*GIVEN TASK*
Please put each line of the records below into a JSON list of strings, one string per line, leaving out blank lines.

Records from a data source
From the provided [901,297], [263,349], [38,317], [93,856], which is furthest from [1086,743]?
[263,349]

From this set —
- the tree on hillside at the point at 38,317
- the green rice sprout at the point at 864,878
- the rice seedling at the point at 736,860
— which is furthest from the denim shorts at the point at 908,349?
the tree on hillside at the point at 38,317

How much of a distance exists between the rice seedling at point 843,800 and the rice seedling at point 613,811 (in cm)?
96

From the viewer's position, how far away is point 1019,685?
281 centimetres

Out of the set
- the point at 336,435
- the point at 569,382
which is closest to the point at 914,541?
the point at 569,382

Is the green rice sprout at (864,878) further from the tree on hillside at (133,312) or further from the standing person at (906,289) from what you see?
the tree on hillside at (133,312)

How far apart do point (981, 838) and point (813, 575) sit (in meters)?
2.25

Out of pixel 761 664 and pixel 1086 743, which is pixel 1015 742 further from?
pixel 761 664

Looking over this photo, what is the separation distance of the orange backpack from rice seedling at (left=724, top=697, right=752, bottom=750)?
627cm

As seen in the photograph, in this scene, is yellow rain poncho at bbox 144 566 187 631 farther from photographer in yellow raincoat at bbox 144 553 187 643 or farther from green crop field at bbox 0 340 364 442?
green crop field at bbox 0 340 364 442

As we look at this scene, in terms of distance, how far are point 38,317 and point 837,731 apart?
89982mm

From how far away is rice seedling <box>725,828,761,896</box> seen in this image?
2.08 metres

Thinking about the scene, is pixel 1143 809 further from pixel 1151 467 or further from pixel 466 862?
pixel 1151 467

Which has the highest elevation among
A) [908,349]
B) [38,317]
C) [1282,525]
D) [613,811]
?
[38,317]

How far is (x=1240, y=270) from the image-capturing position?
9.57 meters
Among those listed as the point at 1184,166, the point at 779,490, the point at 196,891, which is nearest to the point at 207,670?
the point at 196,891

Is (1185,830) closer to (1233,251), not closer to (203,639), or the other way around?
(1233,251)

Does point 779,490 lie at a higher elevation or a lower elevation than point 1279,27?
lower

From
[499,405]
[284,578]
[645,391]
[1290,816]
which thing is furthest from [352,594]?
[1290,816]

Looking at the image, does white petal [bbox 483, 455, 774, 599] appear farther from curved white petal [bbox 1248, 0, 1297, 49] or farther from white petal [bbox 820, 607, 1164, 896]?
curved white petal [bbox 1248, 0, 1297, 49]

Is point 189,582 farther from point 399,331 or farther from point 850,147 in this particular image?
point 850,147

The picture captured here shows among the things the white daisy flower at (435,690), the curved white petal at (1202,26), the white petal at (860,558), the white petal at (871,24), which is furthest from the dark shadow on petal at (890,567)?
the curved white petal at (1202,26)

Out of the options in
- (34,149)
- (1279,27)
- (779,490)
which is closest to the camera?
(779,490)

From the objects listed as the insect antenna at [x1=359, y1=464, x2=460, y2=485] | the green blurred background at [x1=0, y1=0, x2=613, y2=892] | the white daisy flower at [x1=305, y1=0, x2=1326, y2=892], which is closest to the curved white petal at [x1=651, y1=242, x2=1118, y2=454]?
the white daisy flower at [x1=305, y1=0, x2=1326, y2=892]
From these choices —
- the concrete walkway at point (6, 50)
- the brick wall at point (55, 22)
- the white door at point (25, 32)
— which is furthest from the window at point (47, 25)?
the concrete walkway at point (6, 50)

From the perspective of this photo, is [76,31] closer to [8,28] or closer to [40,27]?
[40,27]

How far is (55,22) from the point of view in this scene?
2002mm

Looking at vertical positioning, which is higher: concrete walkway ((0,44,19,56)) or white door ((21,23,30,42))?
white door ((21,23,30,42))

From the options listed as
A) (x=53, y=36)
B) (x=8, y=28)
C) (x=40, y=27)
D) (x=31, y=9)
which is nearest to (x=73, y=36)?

*ANSWER TO THIS EXERCISE*
[
  "From the provided [901,297], [263,349], [38,317], [93,856], which is furthest from [1086,743]?",
  "[263,349]",
  "From this set —",
  "- the tree on hillside at the point at 38,317",
  "- the green rice sprout at the point at 864,878",
  "- the rice seedling at the point at 736,860",
  "— which is furthest from the denim shorts at the point at 908,349?",
  "the tree on hillside at the point at 38,317",
  "How much of a distance exists between the rice seedling at point 843,800 and the rice seedling at point 613,811 (in cm)?",
  "96",
  "From the viewer's position, how far away is point 1019,685?",
  "281 centimetres",
  "Out of the set",
  "- the point at 336,435",
  "- the point at 569,382",
  "which is closest to the point at 914,541?",
  "the point at 569,382",
  "Is the green rice sprout at (864,878) further from the tree on hillside at (133,312) or further from the standing person at (906,289) from what you see?",
  "the tree on hillside at (133,312)",
  "How far apart do point (981, 838) and point (813, 575) sit (in meters)?",
  "2.25",
  "Out of pixel 761 664 and pixel 1086 743, which is pixel 1015 742 further from?",
  "pixel 761 664",
  "Looking over this photo, what is the separation distance of the orange backpack from rice seedling at (left=724, top=697, right=752, bottom=750)?",
  "627cm",
  "As seen in the photograph, in this scene, is yellow rain poncho at bbox 144 566 187 631 farther from photographer in yellow raincoat at bbox 144 553 187 643 or farther from green crop field at bbox 0 340 364 442?",
  "green crop field at bbox 0 340 364 442",
  "As we look at this scene, in terms of distance, how far are point 38,317 and point 837,731 apart?",
  "89982mm",
  "From how far away is rice seedling <box>725,828,761,896</box> seen in this image?",
  "2.08 metres",
  "Thinking about the scene, is pixel 1143 809 further from pixel 1151 467 or further from pixel 466 862?",
  "pixel 1151 467",
  "Which has the highest elevation among",
  "A) [908,349]",
  "B) [38,317]",
  "C) [1282,525]",
  "D) [613,811]",
  "?",
  "[38,317]",
  "How far is (x=1240, y=270) from the image-capturing position?",
  "9.57 meters",
  "Among those listed as the point at 1184,166, the point at 779,490, the point at 196,891, which is nearest to the point at 207,670?",
  "the point at 196,891",
  "Is (1185,830) closer to (1233,251), not closer to (203,639), or the other way around?",
  "(1233,251)",
  "Does point 779,490 lie at a higher elevation or a lower elevation than point 1279,27?",
  "lower",
  "From",
  "[499,405]",
  "[284,578]",
  "[645,391]",
  "[1290,816]",
  "which thing is furthest from [352,594]?",
  "[1290,816]",
  "Looking at the image, does white petal [bbox 483, 455, 774, 599] appear farther from curved white petal [bbox 1248, 0, 1297, 49] or farther from white petal [bbox 820, 607, 1164, 896]?",
  "curved white petal [bbox 1248, 0, 1297, 49]",
  "Is point 189,582 farther from point 399,331 or farther from point 850,147 in this particular image?",
  "point 850,147",
  "The picture captured here shows among the things the white daisy flower at (435,690), the curved white petal at (1202,26), the white petal at (860,558), the white petal at (871,24), which is furthest from the dark shadow on petal at (890,567)?",
  "the curved white petal at (1202,26)",
  "Out of the options in",
  "- (34,149)",
  "- (1279,27)",
  "- (779,490)",
  "which is closest to the camera?",
  "(779,490)",
  "From the objects listed as the insect antenna at [x1=359, y1=464, x2=460, y2=485] | the green blurred background at [x1=0, y1=0, x2=613, y2=892] | the white daisy flower at [x1=305, y1=0, x2=1326, y2=892], which is closest to the curved white petal at [x1=651, y1=242, x2=1118, y2=454]?",
  "the white daisy flower at [x1=305, y1=0, x2=1326, y2=892]",
  "From these choices —",
  "- the concrete walkway at point (6, 50)",
  "- the brick wall at point (55, 22)",
  "- the white door at point (25, 32)",
  "— which is furthest from the window at point (47, 25)?",
  "the concrete walkway at point (6, 50)",
  "From the perspective of this photo, is [76,31] closer to [8,28] or closer to [40,27]?",
  "[40,27]",
  "How far is (55,22) from the point of view in this scene?",
  "2002mm",
  "Looking at vertical positioning, which is higher: concrete walkway ((0,44,19,56)) or white door ((21,23,30,42))?",
  "white door ((21,23,30,42))",
  "From the options listed as",
  "A) (x=53, y=36)",
  "B) (x=8, y=28)",
  "C) (x=40, y=27)",
  "D) (x=31, y=9)",
  "which is nearest to (x=73, y=36)?"
]